Ben Stevenson’s Dracula, the million-dollar production that ushered in Terrence Orr’s tenure as Pittsburgh Ballet Theatre artistic director 20 years ago, returns to the Benedum Center on Halloween weekend to open the company’s 48th season. 

The two-hour-and-45-minute neo-Romantic ballet in three acts is loosely based on Bram Stoker’s 1897 gothic horror novel of the same name. Set in 19th-century Transylvania, it tells the story of the lustful and bloodthirsty count with an insatiable appetite for the young women of a nearby village. 

Stevenson took some liberties with Stoker’s storyline to make the ballet easier to follow, says Li Anlin, répétiteur for this PBT co-production with Houston Ballet. “He also changed some of the main characters’ names to make them more interesting,” says Anlin, speaking by phone from PBT’s studios, where he is restaging the work. So instead of Mina and Lucy, as in many productions, we have Flora and Svetlana.

In Act I, Dracula, tired of the 18 vampire brides he already has, dispatches his mad, insect-eating henchman, Renfield, to fetch Flora, another young maiden in the village. And when he quickly grows tired of her, he abducts Svetlana during her 18th-birthday celebration in the village. Svetlana’s fiancé, Frederick, then mounts a rescue operation that ultimately leads to Dracula’s demise. 

Dracula was most recently staged by PBT in 2011. Anlin, a cast member in the ballet’s original 1997 production, at Houston Ballet, is now an assistant artistic director under Stevenson at Texas Ballet Theater. Anlin says this production gets a bit of an update, with increased difficulty and excitement in the choreography for the main characters.

Danced to a dramatic score by Franz Liszt, the lush stage production features a large cast of more than 50 dancers, period sets by Thomas Boyd, and Hollywood movie-inspired costumes by Judanna Lynn.
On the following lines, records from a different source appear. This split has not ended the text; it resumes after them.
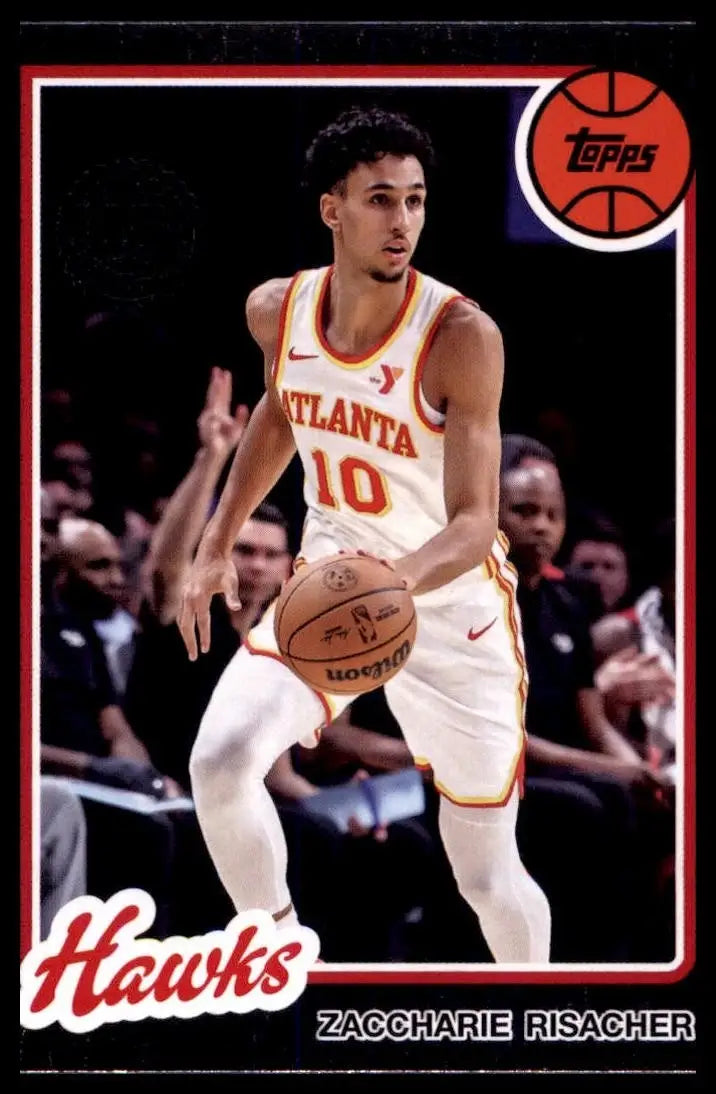 2025-26 Topps 1980-81 Anniversary Zaccharie Risacher #80BK-24 Atlanta Hawks Card - Basketball Card Single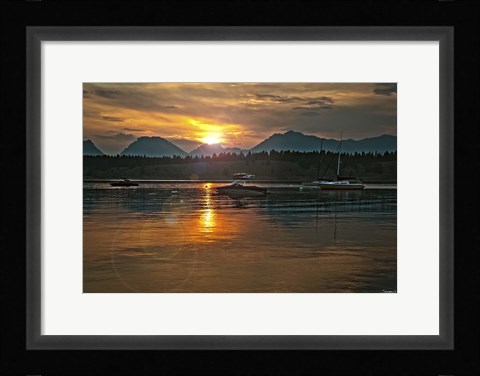 Framed Tetons Jackson lake Print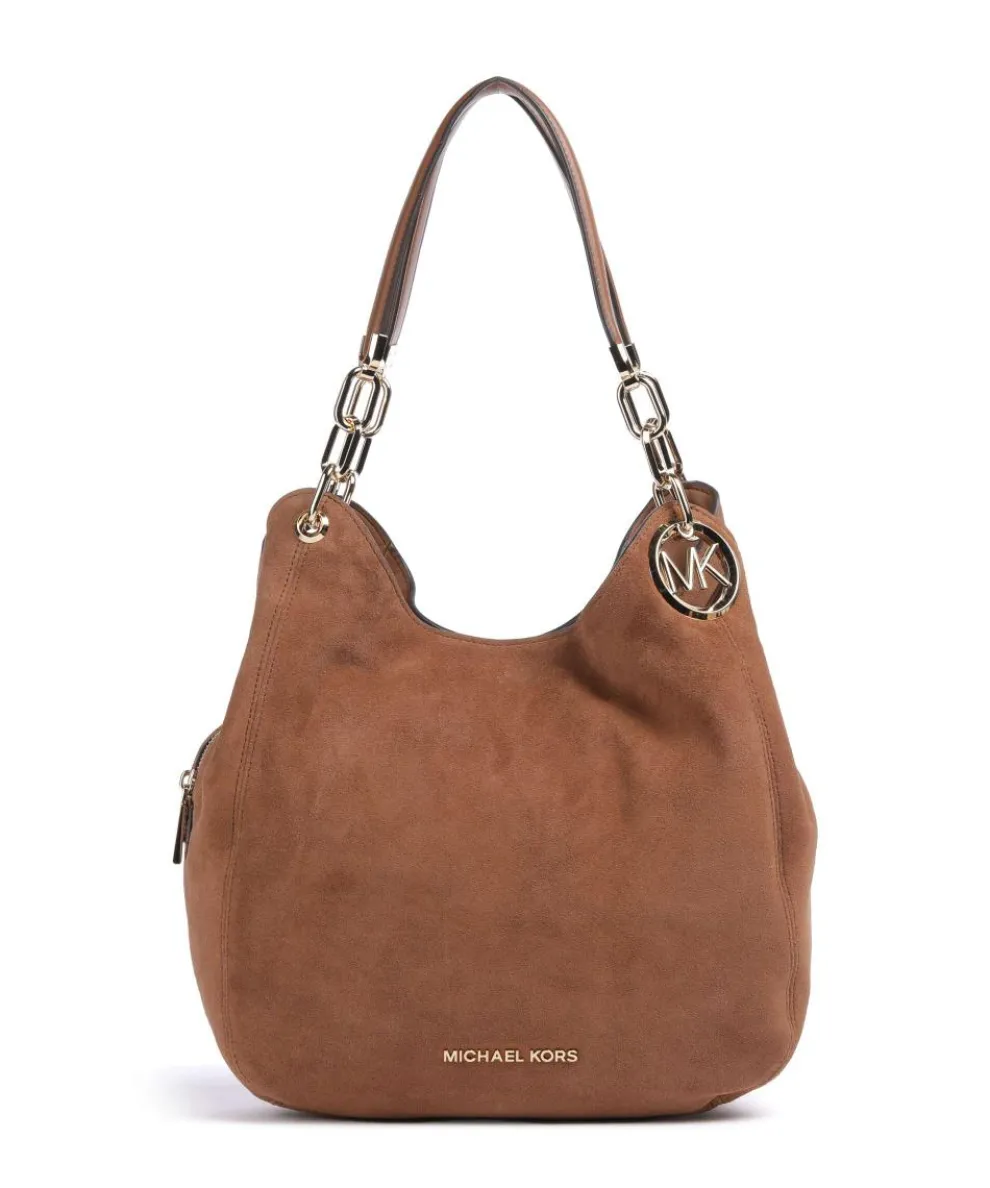 Lillie Beuteltasche aufgerautes Rindsleder braun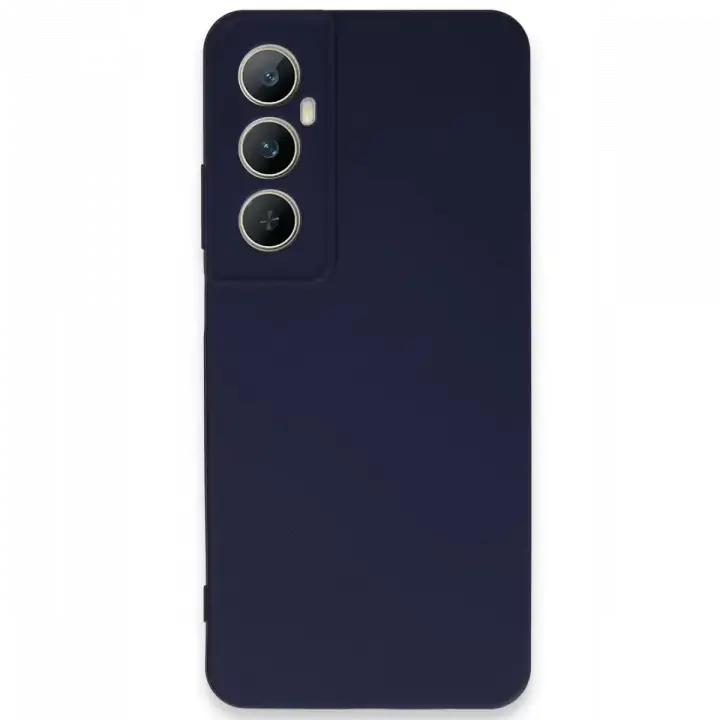 Newface Realme C65 Kılıf First Silikon - Lacivert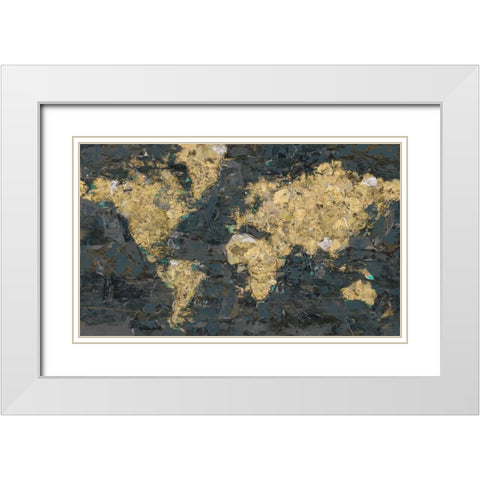 Golden Globe White Modern Wood Framed Art Print with Double Matting by Selkirk, Edward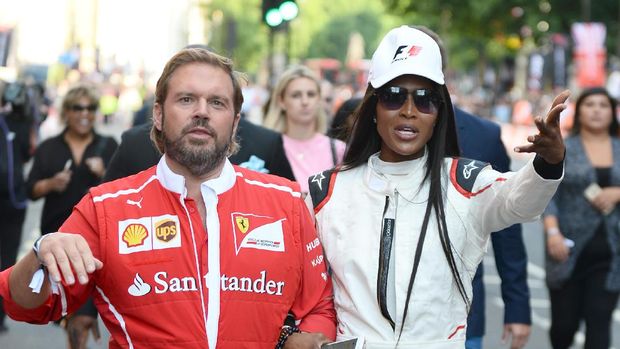 Naomi Campbell di London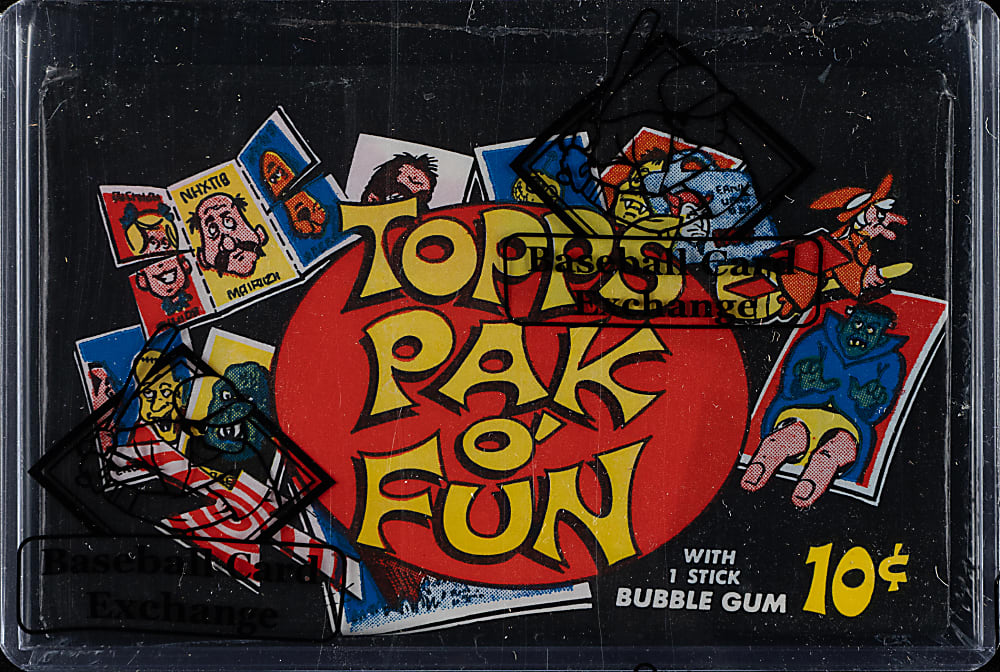 1969 Topps "Pak O' Fun" Unopened Wax Pack - BBCE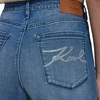 image:imageKarl Lagerfeld Womens Wide Leg Wide Pocket Super Stretch JeanSteel Blue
The pyrotechnics, lighting and visual effects include a flying Dracula and vampire brides, and an exploding chandelier. 

And while after two decades Dracula may be getting a bit long in the tooth compared to newer multimedia productions, it’s a show that still has plenty of bite left to give audiences this Halloween weekend a rush of supernatural chills and theatrical thrills.